Improving stroke care in Nova Scotia, Canada: a population-based project spanning 14 years

Affiliations

Improving stroke care in Nova Scotia, Canada: a population-based project spanning 14 years

Stephen James Phillips et al. BMJ Open Qual. 2021 Sep.

Abstract

Stroke is a complex disorder that challenges healthcare systems. An audit of in-hospital stroke care in the province of Nova Scotia, Canada, in 2004-2005 indicated that many aspects of care delivery fell short of national best practice recommendations. Stroke care in Nova Scotia was reorganised using a combination of interventions to facilitate systems change and quality improvement. The focus was mainly on implementing evidence-based stroke unit care, augmenting thrombolytic therapy and enhancing dysphagia assessment. Key were the development of a provincial network to facilitate ongoing collaboration and structured information exchange, the creation of the stroke coordinator and stroke physician champion roles, and the implementation of a registry to capture information about adults hospitalised because of stroke or transient ischaemic attack.
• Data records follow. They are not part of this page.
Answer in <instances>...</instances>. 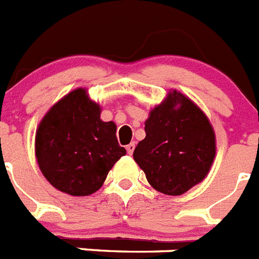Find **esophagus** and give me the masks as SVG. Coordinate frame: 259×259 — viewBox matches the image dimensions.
<instances>
[{
    "mask_svg": "<svg viewBox=\"0 0 259 259\" xmlns=\"http://www.w3.org/2000/svg\"><path fill=\"white\" fill-rule=\"evenodd\" d=\"M135 147H136V145H135V143H131V144H128L127 147H125V149H127L128 154H132V153H134Z\"/></svg>",
    "mask_w": 259,
    "mask_h": 259,
    "instance_id": "1",
    "label": "esophagus"
}]
</instances>
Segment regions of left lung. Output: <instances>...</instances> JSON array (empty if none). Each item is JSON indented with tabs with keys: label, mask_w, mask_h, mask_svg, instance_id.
I'll use <instances>...</instances> for the list:
<instances>
[{
	"label": "left lung",
	"mask_w": 259,
	"mask_h": 259,
	"mask_svg": "<svg viewBox=\"0 0 259 259\" xmlns=\"http://www.w3.org/2000/svg\"><path fill=\"white\" fill-rule=\"evenodd\" d=\"M145 139L134 160L154 190L182 195L204 180L216 154V136L207 115L189 97L170 90L145 120Z\"/></svg>",
	"instance_id": "obj_1"
}]
</instances>
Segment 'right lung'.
Listing matches in <instances>:
<instances>
[{
  "label": "right lung",
  "instance_id": "add662e5",
  "mask_svg": "<svg viewBox=\"0 0 259 259\" xmlns=\"http://www.w3.org/2000/svg\"><path fill=\"white\" fill-rule=\"evenodd\" d=\"M101 105L85 88L57 101L35 135V156L46 180L61 193L86 196L102 187L108 171L125 154L114 121L101 119Z\"/></svg>",
  "mask_w": 259,
  "mask_h": 259
}]
</instances>
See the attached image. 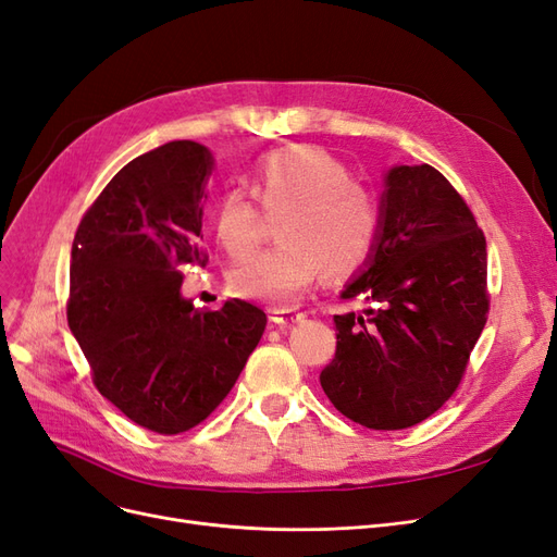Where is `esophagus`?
Instances as JSON below:
<instances>
[{"label": "esophagus", "instance_id": "esophagus-1", "mask_svg": "<svg viewBox=\"0 0 557 557\" xmlns=\"http://www.w3.org/2000/svg\"><path fill=\"white\" fill-rule=\"evenodd\" d=\"M305 319V312L296 310H271V321H275L277 326H294L298 321Z\"/></svg>", "mask_w": 557, "mask_h": 557}]
</instances>
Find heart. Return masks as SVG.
Wrapping results in <instances>:
<instances>
[{"instance_id": "b5f03b06", "label": "heart", "mask_w": 557, "mask_h": 557, "mask_svg": "<svg viewBox=\"0 0 557 557\" xmlns=\"http://www.w3.org/2000/svg\"><path fill=\"white\" fill-rule=\"evenodd\" d=\"M255 196L277 220L282 240L231 273L233 292L273 308H292L324 275L361 265L380 231L374 194L349 166L312 146L275 150L259 161ZM214 236L233 259L247 257L261 236V212L243 189H226L214 206Z\"/></svg>"}]
</instances>
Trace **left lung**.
Wrapping results in <instances>:
<instances>
[{"label":"left lung","instance_id":"left-lung-1","mask_svg":"<svg viewBox=\"0 0 557 557\" xmlns=\"http://www.w3.org/2000/svg\"><path fill=\"white\" fill-rule=\"evenodd\" d=\"M486 238L472 210L428 164L393 166L380 231L343 298L374 308L335 314V358L321 388L354 423L403 430L454 396L488 319Z\"/></svg>","mask_w":557,"mask_h":557}]
</instances>
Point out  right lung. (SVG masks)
<instances>
[{
  "instance_id": "obj_1",
  "label": "right lung",
  "mask_w": 557,
  "mask_h": 557,
  "mask_svg": "<svg viewBox=\"0 0 557 557\" xmlns=\"http://www.w3.org/2000/svg\"><path fill=\"white\" fill-rule=\"evenodd\" d=\"M212 154L194 140L132 159L87 208L71 247L69 329L92 382L124 417L159 435L206 421L265 329L257 305L196 310L183 265H206L203 201Z\"/></svg>"
}]
</instances>
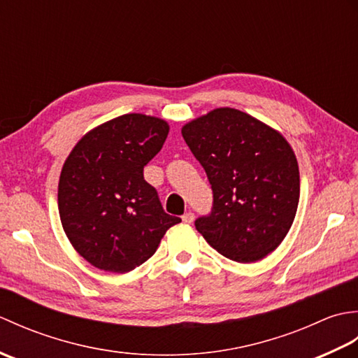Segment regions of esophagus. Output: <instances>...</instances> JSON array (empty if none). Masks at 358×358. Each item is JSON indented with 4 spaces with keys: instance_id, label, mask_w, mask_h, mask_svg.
Masks as SVG:
<instances>
[{
    "instance_id": "esophagus-1",
    "label": "esophagus",
    "mask_w": 358,
    "mask_h": 358,
    "mask_svg": "<svg viewBox=\"0 0 358 358\" xmlns=\"http://www.w3.org/2000/svg\"><path fill=\"white\" fill-rule=\"evenodd\" d=\"M181 220H183V223L191 224L194 222V214H192V212H186V214L181 217Z\"/></svg>"
}]
</instances>
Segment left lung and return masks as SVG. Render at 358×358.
Wrapping results in <instances>:
<instances>
[{
	"mask_svg": "<svg viewBox=\"0 0 358 358\" xmlns=\"http://www.w3.org/2000/svg\"><path fill=\"white\" fill-rule=\"evenodd\" d=\"M214 192L209 215L195 227L217 252L254 263L275 250L291 229L300 172L280 132L232 108H218L181 129Z\"/></svg>",
	"mask_w": 358,
	"mask_h": 358,
	"instance_id": "obj_1",
	"label": "left lung"
}]
</instances>
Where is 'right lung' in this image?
Instances as JSON below:
<instances>
[{
  "label": "right lung",
  "mask_w": 358,
  "mask_h": 358,
  "mask_svg": "<svg viewBox=\"0 0 358 358\" xmlns=\"http://www.w3.org/2000/svg\"><path fill=\"white\" fill-rule=\"evenodd\" d=\"M169 124L126 113L89 131L64 162L58 210L75 250L101 271L124 273L155 254L181 218L166 214L143 169L159 150Z\"/></svg>",
  "instance_id": "right-lung-1"
}]
</instances>
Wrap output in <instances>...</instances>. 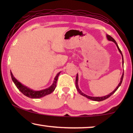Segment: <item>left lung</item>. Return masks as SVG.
I'll return each instance as SVG.
<instances>
[{
  "label": "left lung",
  "instance_id": "8db88e82",
  "mask_svg": "<svg viewBox=\"0 0 133 133\" xmlns=\"http://www.w3.org/2000/svg\"><path fill=\"white\" fill-rule=\"evenodd\" d=\"M107 39H108V40H110V41H112V42H113L114 43H115V44H116V46H117V48H118V49L119 51H120V53H121V56H122V58H123V54H122V53H121V51L120 50V49H119L118 46V45H117V43L115 41V40H114V39H113V38H112V37L110 36H109V35H107ZM123 63H124V62L123 61ZM123 77H124V73L123 74L122 76H121V81H120V83H119L118 85V86L116 87V89L114 90L113 91L111 92V93H110V94H109V95H107V96H103V97H91V96H89L85 95V94L83 93L82 92L80 91V90L79 89V88H78V83H78V75H77V76H76V89H77L78 92V93H79L81 94V95H82V96H83L85 97H87V98L90 99V100H94V101H97V102H100V101L104 100H105V99L108 98L109 97L111 96L112 94H114V93H115V92L118 89V87L120 86V85H121V83H122V82H123Z\"/></svg>",
  "mask_w": 133,
  "mask_h": 133
}]
</instances>
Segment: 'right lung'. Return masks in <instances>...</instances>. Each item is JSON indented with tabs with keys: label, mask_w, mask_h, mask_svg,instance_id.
<instances>
[{
	"label": "right lung",
	"mask_w": 133,
	"mask_h": 133,
	"mask_svg": "<svg viewBox=\"0 0 133 133\" xmlns=\"http://www.w3.org/2000/svg\"><path fill=\"white\" fill-rule=\"evenodd\" d=\"M60 72H59V73L57 75V76H56V77L55 78V81H54L53 84L51 85L50 87L40 91H33L32 90H30V89L28 88L27 87L24 86V85H23V84H22L21 83L18 82V81L14 77L12 73L10 71L11 77H12L13 82H14L16 86L17 87V88L19 89V90L24 94V95H25L26 96L28 97L31 98H40L52 93V92L55 90V89L56 87V83H57V78H58V76L60 75Z\"/></svg>",
	"instance_id": "obj_1"
}]
</instances>
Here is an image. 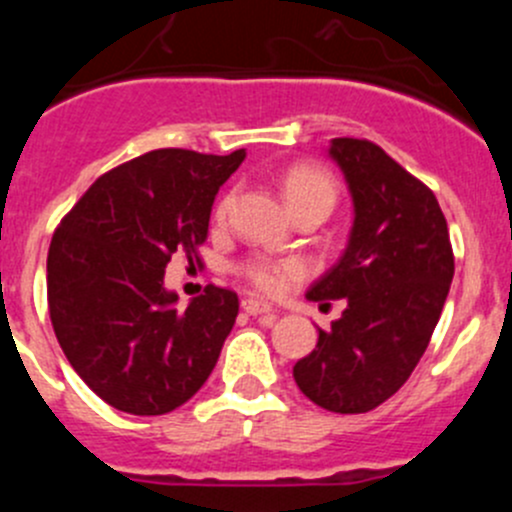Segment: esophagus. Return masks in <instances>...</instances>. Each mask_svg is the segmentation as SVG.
Listing matches in <instances>:
<instances>
[{
    "label": "esophagus",
    "instance_id": "34e87169",
    "mask_svg": "<svg viewBox=\"0 0 512 512\" xmlns=\"http://www.w3.org/2000/svg\"><path fill=\"white\" fill-rule=\"evenodd\" d=\"M242 309H245L247 314H252V317H257V314H270V317H275V309H272L267 302H262V299H255V297L242 299Z\"/></svg>",
    "mask_w": 512,
    "mask_h": 512
}]
</instances>
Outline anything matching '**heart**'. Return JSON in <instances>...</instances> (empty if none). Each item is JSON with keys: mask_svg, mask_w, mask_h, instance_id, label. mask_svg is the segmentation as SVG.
<instances>
[{"mask_svg": "<svg viewBox=\"0 0 512 512\" xmlns=\"http://www.w3.org/2000/svg\"><path fill=\"white\" fill-rule=\"evenodd\" d=\"M285 198L289 208L299 210L307 205H319V208L332 210L334 200H337V185H334L332 175L327 170L317 168V165L299 163L285 173ZM232 205V195H225L220 200L215 218L225 220L227 210ZM242 275L252 282L260 292L277 294L287 285V280L297 277L302 272V265L297 260H270V257H250L242 262Z\"/></svg>", "mask_w": 512, "mask_h": 512, "instance_id": "obj_1", "label": "heart"}]
</instances>
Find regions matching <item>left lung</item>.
Instances as JSON below:
<instances>
[{"instance_id": "obj_1", "label": "left lung", "mask_w": 512, "mask_h": 512, "mask_svg": "<svg viewBox=\"0 0 512 512\" xmlns=\"http://www.w3.org/2000/svg\"><path fill=\"white\" fill-rule=\"evenodd\" d=\"M329 158L347 180L354 223L347 250L307 299L347 307L292 374L322 409L366 414L406 384L426 352L451 289L453 250L436 195L376 143L332 138Z\"/></svg>"}]
</instances>
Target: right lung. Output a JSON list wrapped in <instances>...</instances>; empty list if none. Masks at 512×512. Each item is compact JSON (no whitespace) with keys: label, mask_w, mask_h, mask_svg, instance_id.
I'll use <instances>...</instances> for the list:
<instances>
[{"label":"right lung","mask_w":512,"mask_h":512,"mask_svg":"<svg viewBox=\"0 0 512 512\" xmlns=\"http://www.w3.org/2000/svg\"><path fill=\"white\" fill-rule=\"evenodd\" d=\"M245 148L205 156L160 148L96 180L56 227L46 257L54 334L108 406L160 416L208 381L237 317V294L208 285L180 312L163 277L208 237L220 185Z\"/></svg>","instance_id":"right-lung-1"}]
</instances>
To evaluate the interventions, a longitudinal analysis compared the audit results with registry data for 2012, 2015 and 2019. The proportion of patients receiving multidisciplinary stroke unit care rose from 22.4% in 2005 to 74.0% in 2019. The proportion of patients who received alteplase increased steadily from 3.2% to 18.5%, and the median delay between hospital arrival and alteplase administration decreased from 102 min to 56 min, without an increase in intracranial haemorrhage. Dysphagia screening increased from 41.4% to 77.4%. More patients were transferred from acute care to a dedicated in-patient rehabilitation unit, and fewer were discharged to residential or long-term care. These enhancements did not prolong length-of-stay in acute care. The network was a critical success factor; competing priorities in the healthcare system were the main challenge to implementing change. A multidimensional, multiyear, improvement intervention yielded substantial and sustained improvements in the process and structure of stroke care in Nova Scotia.

Keywords: chronic disease management; complexity; continuous quality improvement; teamwork.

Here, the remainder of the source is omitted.